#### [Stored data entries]

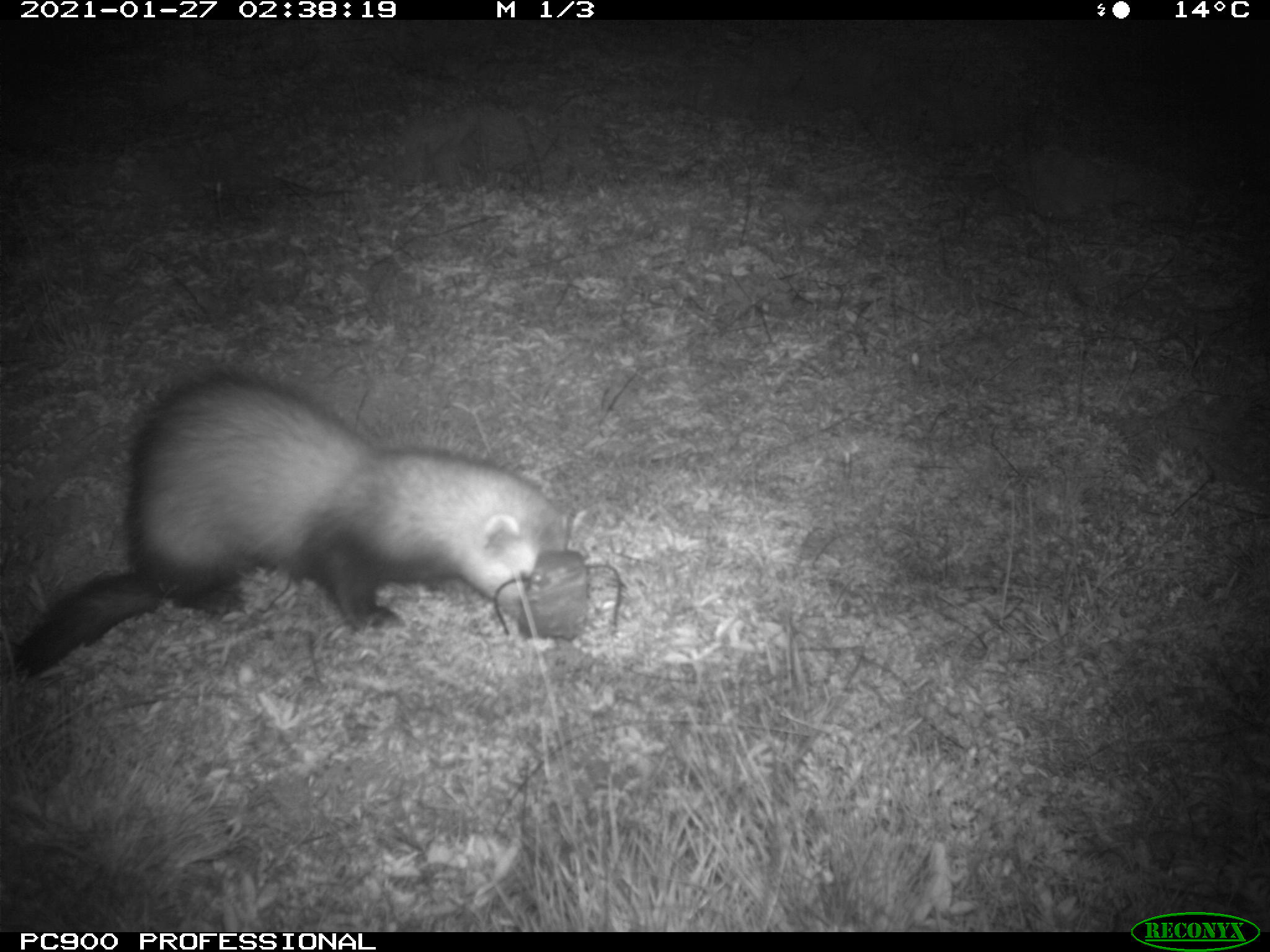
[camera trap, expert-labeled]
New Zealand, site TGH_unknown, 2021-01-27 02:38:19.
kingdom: Animalia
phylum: Chordata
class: Mammalia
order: Carnivora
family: Mustelidae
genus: Mustela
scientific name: Mustela furo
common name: ferret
Ferret (Mustela furo).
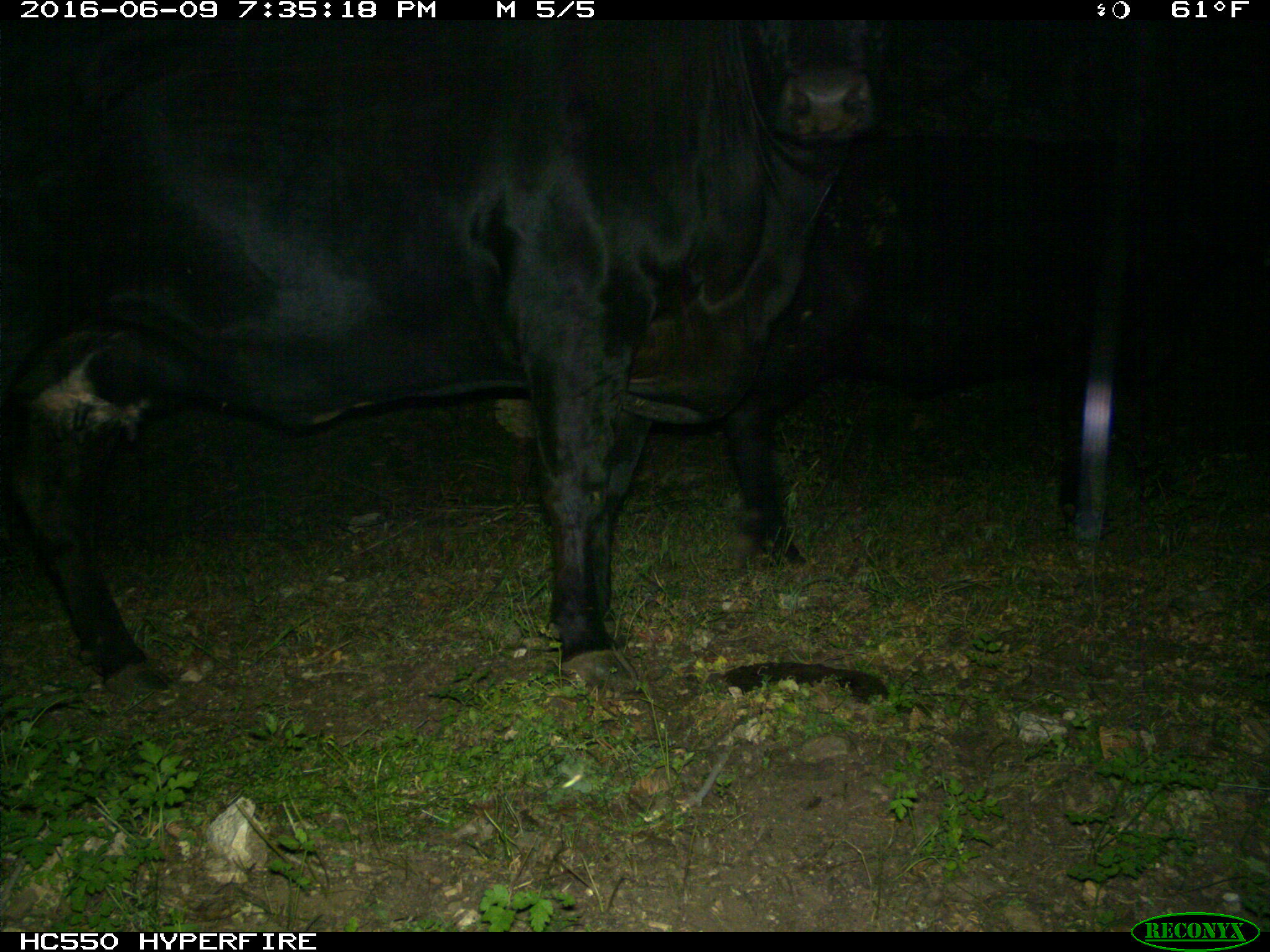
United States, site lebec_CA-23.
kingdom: Animalia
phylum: Chordata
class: Mammalia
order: Artiodactyla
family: Bovidae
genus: Bos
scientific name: Bos taurus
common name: domestic cow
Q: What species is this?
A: Bos taurus (domestic cow).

#### [REQUIRED ACTION]
The records above must be output exactly, except for the pictures.

#### [FINISHED TASK]
[camera trap, expert-labeled]
New Zealand, site TGH_unknown, 2021-01-27 02:38:19.
kingdom: Animalia
phylum: Chordata
class: Mammalia
order: Carnivora
family: Mustelidae
genus: Mustela
scientific name: Mustela furo
common name: ferret
Ferret (Mustela furo).
United States, site lebec_CA-23.
kingdom: Animalia
phylum: Chordata
class: Mammalia
order: Artiodactyla
family: Bovidae
genus: Bos
scientific name: Bos taurus
common name: domestic cow
Q: What species is this?
A: Bos taurus (domestic cow).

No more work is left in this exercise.